Most survey respondents (84%) feel that DG is extremely important. The vast majority (94%) consider modernizing DG an opportunity because it further ensures compliance, plus provides internal standards for improving data and its management. Although most DG programs are in good condition, two-thirds of respondents (66%) say their data governance program needs modernization.
The leading offenders are rogue data sets (72%), self-service data practices (56%), analytics sandboxes (33%), and data lakes (28%). Modern DG faces challenges, such as maintaining quality data and metadata (53%), convincing employees to adhere to governance policies (46%), keeping the data governance bureaucracy lean and agile (45%) and creating governance policies that are clear and usable (43%).
Respondents think that aspects of data governance can be successfully automated via software tools (72%). Tool functions that are valuable for modern DG include those for data cataloging (71%), data lineage (68%), metadata (67%), master data (64%), and data quality (62%).
Most data governors have full-time jobs outside governance (56%) and also serve part-time on the DG committee. Most DG boards have one chairperson (44%), but the trend is toward two or more (38%). TDWI recommends two chairpersons, one each for business compliance and data standards. This way, each broad area is guided expertly, but the two can align to maximize the business impact of modern data governance.

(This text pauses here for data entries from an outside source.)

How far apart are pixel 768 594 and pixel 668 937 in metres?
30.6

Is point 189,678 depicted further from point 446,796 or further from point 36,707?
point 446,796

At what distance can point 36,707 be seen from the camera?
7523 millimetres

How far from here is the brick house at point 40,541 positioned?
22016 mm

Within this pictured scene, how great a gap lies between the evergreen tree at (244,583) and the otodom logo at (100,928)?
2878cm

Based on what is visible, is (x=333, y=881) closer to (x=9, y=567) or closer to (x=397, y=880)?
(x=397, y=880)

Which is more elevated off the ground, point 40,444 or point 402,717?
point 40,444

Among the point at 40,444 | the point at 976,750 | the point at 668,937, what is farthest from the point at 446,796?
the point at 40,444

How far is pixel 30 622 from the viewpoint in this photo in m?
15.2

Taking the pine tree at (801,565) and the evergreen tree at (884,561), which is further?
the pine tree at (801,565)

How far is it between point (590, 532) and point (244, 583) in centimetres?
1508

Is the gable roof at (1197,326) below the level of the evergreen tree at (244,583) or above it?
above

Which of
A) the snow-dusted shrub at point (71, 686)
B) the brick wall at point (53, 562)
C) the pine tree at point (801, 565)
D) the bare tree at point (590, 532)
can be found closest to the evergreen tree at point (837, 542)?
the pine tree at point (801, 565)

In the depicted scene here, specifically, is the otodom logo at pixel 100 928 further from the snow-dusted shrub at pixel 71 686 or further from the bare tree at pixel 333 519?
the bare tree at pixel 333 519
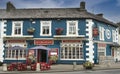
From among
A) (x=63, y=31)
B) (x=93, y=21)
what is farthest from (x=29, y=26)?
(x=93, y=21)

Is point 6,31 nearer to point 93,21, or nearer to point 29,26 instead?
point 29,26

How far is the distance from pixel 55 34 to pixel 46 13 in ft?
11.8

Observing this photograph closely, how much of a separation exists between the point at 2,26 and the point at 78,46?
10.7 metres

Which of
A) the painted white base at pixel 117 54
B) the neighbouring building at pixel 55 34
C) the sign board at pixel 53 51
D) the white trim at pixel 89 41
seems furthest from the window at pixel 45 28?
the painted white base at pixel 117 54

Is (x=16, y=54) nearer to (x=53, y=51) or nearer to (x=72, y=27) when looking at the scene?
(x=53, y=51)

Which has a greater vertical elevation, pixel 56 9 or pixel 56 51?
pixel 56 9

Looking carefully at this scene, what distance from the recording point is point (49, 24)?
40.8m

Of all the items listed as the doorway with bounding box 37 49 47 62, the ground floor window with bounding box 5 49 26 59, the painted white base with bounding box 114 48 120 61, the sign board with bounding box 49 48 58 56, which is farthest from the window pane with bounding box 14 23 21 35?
the painted white base with bounding box 114 48 120 61

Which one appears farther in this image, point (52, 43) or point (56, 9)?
point (56, 9)

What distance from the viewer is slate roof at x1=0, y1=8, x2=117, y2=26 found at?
40644 mm

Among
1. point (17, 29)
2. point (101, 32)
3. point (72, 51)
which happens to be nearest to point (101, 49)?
point (101, 32)

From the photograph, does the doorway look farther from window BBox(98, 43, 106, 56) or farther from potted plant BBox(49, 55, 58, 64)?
window BBox(98, 43, 106, 56)

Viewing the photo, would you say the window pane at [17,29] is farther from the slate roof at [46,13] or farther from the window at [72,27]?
the window at [72,27]

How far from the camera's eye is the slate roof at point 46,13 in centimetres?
4064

This report canvasses current and future data governance strategies and best practices to help organizations understand the new requirements for data governance, plus how successful organizations are modernizing existing governance programs and toolsets. The intent is to assist with modernization planning so that data governance achieves maximum business impact.
Alation, Immuta, SAP, Snowflake, and Talend sponsored this report.
Philip Russom, Ph.D., is senior director of TDWI Research for data management and is a well-known figure in data warehousing, integration, and quality, having published over 600 research reports, magazine articles, opinion columns, and speeches over a 20-year period. Before joining TDWI in 2005, Russom was an industry analyst covering data management at Forrester Research and Giga Information Group. He also ran his own business as an independent industry analyst and consultant, was a contributing editor with leading IT magazines, and a product manager at database vendors. His Ph.D. is from Yale. You can reach him by email (firstname.lastname@example.org), on Twitter (twitter.com/prussom), and on LinkedIn (linkedin.com/in/philiprussom).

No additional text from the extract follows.